Hopefully these recent hacks will make it easier for IT leaders to do the right thing.  My fear though, is that with every increasing hack, people will become desensitized to it.  And it it won’t be long until someone starts calculating that it might actually be cheaper to deal with the fallout of a breach rather than spending money to prevent it in the first place.

There is quite a buzz recently about the addition of “operations technology” within the purview of IT at many organizations. I say recent, even though the Gartner article (G00214810) in with this section’s readings is dated 2011.  But I guess it’s their job to predict future trends.  Good Job!

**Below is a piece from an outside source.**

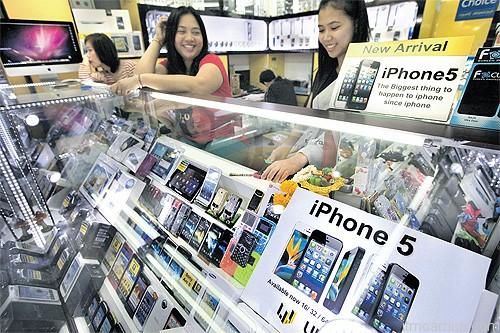 iPhone 5 ในประเทศไทย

So, the idea with OT with respect to manufacturing environments is threefold:

• 1) Integration – This one is not a new idea. SCADA architecture has been around for a while now, however what I have noticed being a recent trend is the ability of machinery and equipment to be networked “out of the box” without needing to purchase additional hardware or software licenses.  Much like the proliferation of IoT devices, the thinking seems to be “When in doubt, put a NIC in it!”
• 2) Risk Reduction – Hand in hand with the explosion of all these new hosts on the network comes dealing with the associated risks involved.  In my experience, these shop floor devices interface with the network in one of two ways.  A) Indirectly – via a dedicated PC running proprietary interface software and sometimes equipped with a specialty hardware interface.  The PC often “comes with” the machine and is supported by the vendor.  B) The piece of equipment has an embedded version of Windows or Linux built in and can interface with the network directly.  In both these scenarios the risk is derived from having un-managed hosts on your network.  Security tools designed for consumer versions of Windows don’t work on the embedded flavors of the OS and are non-existent on the Linux side.  (This would be fine if it wasn’t always a horribly outdated and un-patched Linux distro on the machine.)  So, because of this additional risk, it is good practice to segment these devices from the rest of the network either logically or physically.
• 3) Standardization – This one is currently the weakest of the three and hopefully will be fleshed out better in the near future.  Most of the risks I mentioned in #2 would be minimized if all of these devices shared a common operating system or even a common communications protocol.  I feel like in the IoT space manufactures are still jockeying to have THEIR protocol become the next standard, so it kind of feels like a “walled garden” type situation where in a sense you’re locked into a specific manufacturer.  There already exists a (fairly new) standard ISO 20922:2016 however now vendors will actually need to adopt it.

My advice to EAs working on OT architectures in the near future are to concentrate on a robust and secure network.  Dedicated, heavily fire-walled, and segemented is the way to go.  Keep the entire shop floor firewalled off from the corporate network.  Keep equipment from different manufacturers separated in their own VLANS.  And within those VLANs segment different communications protocols within their own subnets.